Questi fascistelli farebbero (occhio al condizionale) quasi tenerezza. Fascismo in doppio
petto, senza Almirante e Fini. Si legga
“Il Secolo d'Italia”, giornale fiancheggiatore, dove a proposito dello "spazio" Atreju si torna parlare come cinquant’anni fa di "radici", della “nostra gente”, della ricomposizione della “diaspora
interna” (*). "Sì, sì", come si usa dire nell'ambiente, "da camerata a camerata, fregatura assicurata"...
Del resto la kermesse si celebra nello spazio francobollo dell’Isola Tiberina, patrocinata da Giorgia Meloni, leader di Fratelli d’Italia, così appassionata di cultura da rilevare, per poi lasciarla affondare, la rivista “Area” creata da Gianni Alemanno: personaggio mai passato alla storia missina e postmissina, proprio per il suo lodevole tentativo di unire idee e politica, senza stravolgere le une e distruggere l’altra. Alemanno, genero di Pino Rauti e amico di Giano Accame, leggeva. Altri tempi...

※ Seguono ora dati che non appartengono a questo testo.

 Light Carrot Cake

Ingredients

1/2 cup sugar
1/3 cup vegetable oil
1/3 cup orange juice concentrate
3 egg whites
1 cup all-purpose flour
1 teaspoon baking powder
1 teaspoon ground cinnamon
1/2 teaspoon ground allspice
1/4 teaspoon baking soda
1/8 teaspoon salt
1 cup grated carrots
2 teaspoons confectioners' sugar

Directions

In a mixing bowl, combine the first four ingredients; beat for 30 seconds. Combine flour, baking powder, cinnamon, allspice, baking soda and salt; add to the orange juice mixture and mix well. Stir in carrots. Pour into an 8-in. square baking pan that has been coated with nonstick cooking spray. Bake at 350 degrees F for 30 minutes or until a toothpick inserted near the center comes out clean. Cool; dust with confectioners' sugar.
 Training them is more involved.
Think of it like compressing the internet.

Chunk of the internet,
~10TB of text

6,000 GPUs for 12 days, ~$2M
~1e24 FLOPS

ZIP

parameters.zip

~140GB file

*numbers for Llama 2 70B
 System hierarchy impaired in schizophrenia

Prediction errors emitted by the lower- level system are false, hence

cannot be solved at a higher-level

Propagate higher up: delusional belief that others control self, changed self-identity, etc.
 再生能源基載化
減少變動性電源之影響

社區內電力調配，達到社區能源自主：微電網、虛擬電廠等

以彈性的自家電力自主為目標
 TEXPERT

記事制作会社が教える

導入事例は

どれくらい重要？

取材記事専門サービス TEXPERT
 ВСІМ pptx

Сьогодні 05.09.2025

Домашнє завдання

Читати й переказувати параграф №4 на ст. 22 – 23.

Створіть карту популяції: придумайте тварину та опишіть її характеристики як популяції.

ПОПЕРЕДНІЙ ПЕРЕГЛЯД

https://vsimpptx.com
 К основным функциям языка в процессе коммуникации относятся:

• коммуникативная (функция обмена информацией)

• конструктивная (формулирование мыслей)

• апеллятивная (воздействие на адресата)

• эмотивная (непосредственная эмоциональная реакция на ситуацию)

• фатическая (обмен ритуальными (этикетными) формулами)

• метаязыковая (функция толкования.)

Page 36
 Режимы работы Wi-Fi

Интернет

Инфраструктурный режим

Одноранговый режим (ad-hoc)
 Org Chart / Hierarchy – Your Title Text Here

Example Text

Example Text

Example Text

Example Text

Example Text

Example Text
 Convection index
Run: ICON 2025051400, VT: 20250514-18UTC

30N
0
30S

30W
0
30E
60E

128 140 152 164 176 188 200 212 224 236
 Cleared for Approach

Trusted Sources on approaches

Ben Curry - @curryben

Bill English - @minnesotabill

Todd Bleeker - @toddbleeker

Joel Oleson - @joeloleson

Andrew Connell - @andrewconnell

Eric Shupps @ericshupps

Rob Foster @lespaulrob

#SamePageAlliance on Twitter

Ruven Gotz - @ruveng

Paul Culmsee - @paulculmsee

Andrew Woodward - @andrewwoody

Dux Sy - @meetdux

A proposito di ospiti, quest'anno sarà il turno delle "categorie produttive": industriali, imprenditori, commercianti, eccetera. Destra anti-tasse, insomma. Non in chiave liberale ma chiassosamente populista e con radici fasciste. Nel senso che la politica economica di Fratelli d’Italia è quella di abbassare i tributi e aumentare pensioni e servizi sociali. La quadratura del cerchio. Sotto questo aspetto,
Che si diranno
Dicevamo che Atreju potrebbe fare tenerezza. Alla fin fine sono quattro gatti che ancora reputano Benito Mussolini il più grande statista del XX secolo. Continuano a ripetere le stesse parole d’ordine del Movimento Sociale e del Fascismo. Con un tratto di modernità: hanno arruolato il camerata Atreju, che come si legge sul sito delle festa, strizzando l’occhio al politicamente corretto,
“ è il protagonista del romanzo “La storia infinita” di Michael Ende. Appartiene al popolo dei pelleverde, vive in una tenda, ha carnagione olivastra, occhi scuri che vedono fino all’orizzonte. Il suo nome, nella lingua della sua gente, significa “Figlio di Tutti” e allude al fatto che Atreju è orfano ed è stato allevato dall’intera tribù” (**).
Si noti, “carnagione olivastra” , “occhi scuri”, “vive in una tenda”: un “orfano” però “allevato dall’intera tribù”. Insomma, Atreju potrebbe essere un immigrato. Peccato che finita la festa, spente le luci e smontate le bancarelle, alla Meloni, degli orfani, quelli veri, sui barconi, per usare il suo colorito linguaggio, “non je ne possa frega’ de meno”.
No, il camerata Atreju non può fare tenerezza. Fa paura.